La “mente debole” apparteneva a un cittadino di origini germaniche, bavaresi. Un socialista, forse, in quello stato del Wisconsin dove il socialismo era tanto forte da meritare, fra i compagni italiani, l’appellativo di “Emilia americana”? Così suggerirono le prime insinuazioni anti-socialiste. O non piuttosto un cattolico apostolico romano assai zelante, come suggerirono invece le prime insinuazioni anti-cattoliche? Un forsennato, un pazzo? Un pazzo con le allucinazioni! Ecco, un bettoliere benestante di New York che aveva seguito Roosevelt per settimane perché si sentiva chiamato a ucciderlo! 

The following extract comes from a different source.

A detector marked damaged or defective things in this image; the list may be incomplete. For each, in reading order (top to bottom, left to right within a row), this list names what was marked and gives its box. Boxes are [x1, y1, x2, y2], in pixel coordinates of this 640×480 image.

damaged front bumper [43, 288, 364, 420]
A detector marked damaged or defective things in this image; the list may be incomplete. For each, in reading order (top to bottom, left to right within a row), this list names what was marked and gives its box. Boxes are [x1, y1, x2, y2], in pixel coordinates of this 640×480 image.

Era stato il presidente McKinley ad apparirgli in sogno e a ordinargli: 

“Roosevelt è il mio assassino! Vendicate la mia morte!”

Una vendetta fredda, un complotto concepito in Cielo o nel Grande Aldilà. Che sono i luoghi dove sono concepiti i complotti che amiamo di più, quelli che fanno della storia qualcosa di elementare, di trasparente e insieme misterioso, un soddisfacente romanzo d’appendice.

P.S. Teddy Roosevelt portò in petto la pallottola per il resto della vita, era più pericoloso toglierla che lasciarla lì dove si era fermata. John Schrank fu chiarato malato di mente e passò il resto della sua vita in un ospedale psichiatrico. Secondo quanto riferito dai custodi, fu lieto che Roosevelt non riuscisse a farsi rieleggere. E quando nel 1932 fu eletto Franklin D. Roosevelt, di Teddy lontano parente, disse che, se fosse stato libero, avrebbe in qualche modo interferito.